The lines below from the one with "f(f(n)) =n + 1987" up to and including the one with "children should be" are what you should set down, exactly and without pictures.
───── Task input ─────
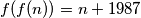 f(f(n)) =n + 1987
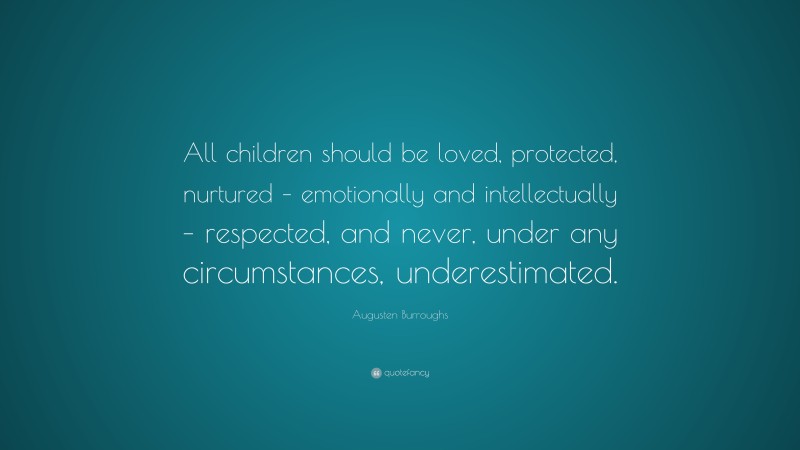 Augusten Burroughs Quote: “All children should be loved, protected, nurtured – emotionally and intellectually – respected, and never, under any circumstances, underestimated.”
─────
───── Task input ─────
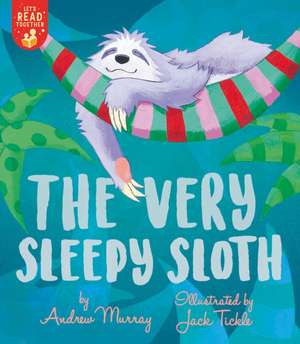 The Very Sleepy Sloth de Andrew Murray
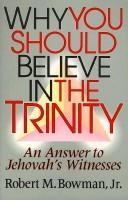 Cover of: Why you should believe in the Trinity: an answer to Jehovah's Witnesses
─────
───── Task input ─────
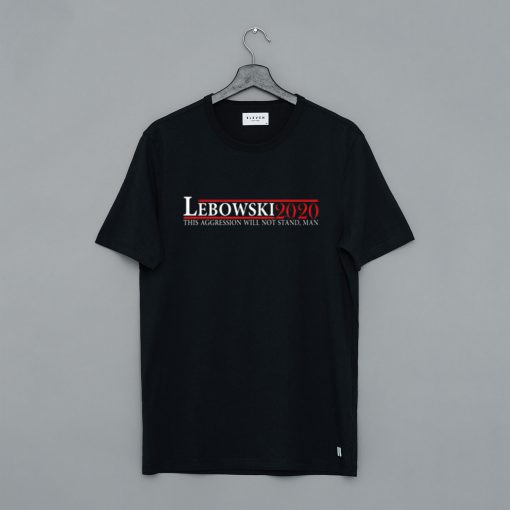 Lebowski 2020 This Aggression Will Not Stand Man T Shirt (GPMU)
─────
- Solution to this task
 f(f(n)) =n + 1987
 Augusten Burroughs Quote: “All children should be loved, protected, nurtured – emotionally and intellectually – respected, and never, under any circumstances, underestimated.”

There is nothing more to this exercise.